**Requirement**
Starting with the line containing "In terms of" and going on through the end of the records, rewrite those lines with "viewer" swapped for "camera" and everything else left the same.

**Data entries**
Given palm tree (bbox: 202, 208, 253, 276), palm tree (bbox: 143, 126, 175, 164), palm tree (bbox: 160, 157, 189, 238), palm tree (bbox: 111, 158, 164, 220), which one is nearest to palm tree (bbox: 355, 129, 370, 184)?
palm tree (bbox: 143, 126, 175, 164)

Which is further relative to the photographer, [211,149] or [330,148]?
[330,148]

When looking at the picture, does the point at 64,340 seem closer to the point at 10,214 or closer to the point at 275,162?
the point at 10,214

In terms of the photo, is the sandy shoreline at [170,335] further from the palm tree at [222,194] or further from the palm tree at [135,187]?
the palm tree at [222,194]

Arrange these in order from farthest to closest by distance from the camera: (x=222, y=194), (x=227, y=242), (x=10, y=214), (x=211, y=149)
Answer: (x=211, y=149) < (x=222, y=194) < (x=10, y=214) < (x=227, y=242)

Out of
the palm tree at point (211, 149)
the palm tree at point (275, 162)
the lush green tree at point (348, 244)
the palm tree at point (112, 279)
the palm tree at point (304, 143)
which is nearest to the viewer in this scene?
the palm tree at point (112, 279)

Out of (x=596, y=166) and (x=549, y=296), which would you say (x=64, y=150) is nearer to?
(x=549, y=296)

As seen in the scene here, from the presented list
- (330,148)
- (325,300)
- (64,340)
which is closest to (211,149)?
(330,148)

**Exercise solution**
In terms of the photo, is the sandy shoreline at [170,335] further from the palm tree at [222,194] or further from the palm tree at [135,187]?
the palm tree at [222,194]

Arrange these in order from farthest to closest by distance from the camera: (x=222, y=194), (x=227, y=242), (x=10, y=214), (x=211, y=149)
Answer: (x=211, y=149) < (x=222, y=194) < (x=10, y=214) < (x=227, y=242)

Out of
the palm tree at point (211, 149)
the palm tree at point (275, 162)
the lush green tree at point (348, 244)
the palm tree at point (112, 279)
the palm tree at point (304, 143)
which is nearest to the camera in this scene?
the palm tree at point (112, 279)

Out of (x=596, y=166) and (x=549, y=296), which would you say (x=64, y=150) is nearer to?
(x=549, y=296)

As seen in the scene here, from the presented list
- (330,148)
- (325,300)
- (64,340)
which is closest to (211,149)?
(330,148)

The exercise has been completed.